Klassmann wechselte einen Blick mit Kern.»Vier Wochen – das ist heute schon fast ein ganzes Leben, was?«

Kern nickte.

Ein alter Mann stand jetzt vor dem Schalter.»Aber was soll ich denn machen?«fragte er verstört.

Der Beamte erwiderte etwas in rapidem Französisch, das Kern nicht verstand. Der alte Mann hörte ihm zu.»Ja, aber was soll ich denn machen?«fragte er dann zum zweitenmal.

Der Beamte wiederholte seine Erklärung.»Der nächste«, sagte er dann und griff nach den Papieren, die ihm der folgende in der Reihe über den Kopf des alten Mannes hinweg reichte.

Der alte Mann wandte den Kopf.»Ich bin doch noch nicht fertig!«sagte er.»Ich weiß doch nicht, was ich machen soll. Wohin soll ich denn gehen?«fragte er den Beamten.

Der Beamte sagte etwas und beschäftigte sich mit den Papieren des nächsten. Der alte Mann hielt sich am Brett des Schalters fest wie an einer Planke im Meer.»Was soll ich denn tun, wenn Sie mir mein Recepisse nicht verlängern?«fragte er.

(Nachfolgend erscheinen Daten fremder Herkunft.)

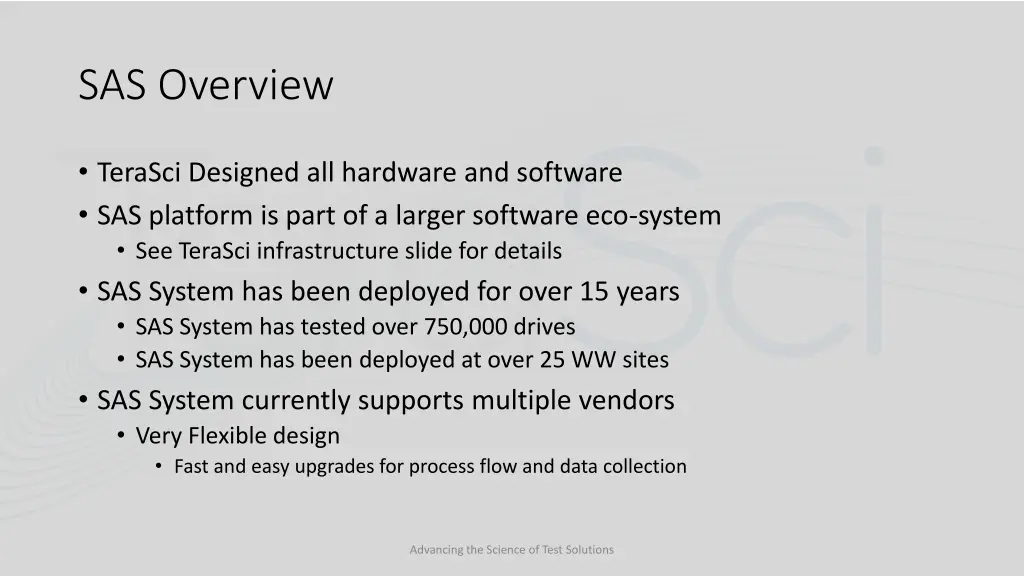 SAS Overview

• TeraSci Designed all hardware and software
• SAS platform is part of a larger software eco-system
  • See TeraSci infrastructure slide for details
• SAS System has been deployed for over 15 years
  • SAS System has tested over 750,000 drives
  • SAS System has been deployed at over 25 WW sites
• SAS System currently supports multiple vendors
  • Very Flexible design
    • Fast and easy upgrades for process flow and data collection

Advancing the Science of Test Solutions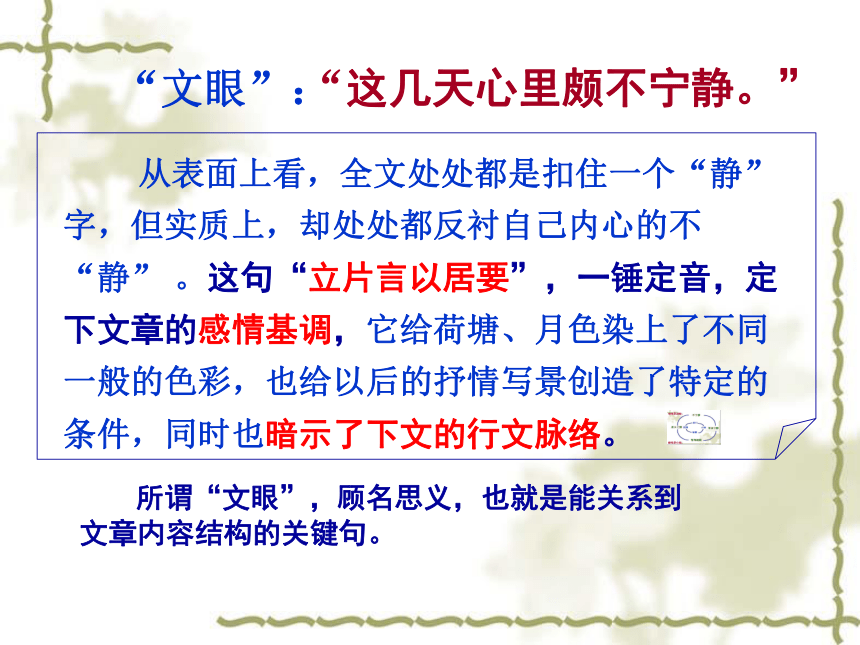 “文眼”：“这几天心里颇不宁静。”

从表面上看，全文处处都是扣住一个“静”字，但实质上，却处处都反衬自己内心的不“静”。这句“立片言以居要”，一锤定音，定下文章的感情基调，它给荷塘、月色染上了不同一般的色彩，也给以后的抒情写景创造了特定的条件，同时也暗示了下文的行文脉络。

所谓“文眼”，顾名思义，也就是能关系到文章内容结构的关键句。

Der Beamte kümmerte sich nicht um ihn. Der Mann drehte sich zu den Leuten um, die hinter ihm standen.»Was soll ich denn nur tun?«

Er sah in eine Mauer steinerner, versorgter, gehetzter Gesichter. Niemand antwortete; aber niemand drängte ihn auch fort. Über seinen Kopf weg reichte man die Papiere in das Fenster des Schalters, behutsam bemüht, ihn nicht anzustoßen.

Er wandte sich wieder dem Beamten zu.»Irgend jemand muß mir doch sagen, was ich tun soll!«sagte er leise immer wieder. Er flüsterte nur noch, mit erschrockenen Augen, schon geduckt unter den Armen, die wie Wogen über seinen Kopf hinweg sich zum Schalter bewegten. Seine Hände mit den dick hervorstehenden, krausen Adern klammerten sich noch an das Schalterbrett. Dann schwieg er. Und plötzlich, als erlahme seine Kraft, ließ er die Arme fallen und verließ den Schalter. Die großen, nutzlosen Hände pendelten an seinem Körper herunter wie an Tauen, zusammenhanglos, als wären sie nur zufällig aufgehängt an den Schultern, und der vorgeneigte Kopf schien nichts mehr zu sehen. Aber während er noch völlig verloren dastand, sah Kern das nächste Gesicht vor dem Schalter in Entsetzen erstarren. Dann folgten hastige Gebärden und wieder dieses furchtbare, trostlose Starren, dieses blinde Insichhineinschauen, ob es nicht irgendwo noch irgendeine Rettung gäbe.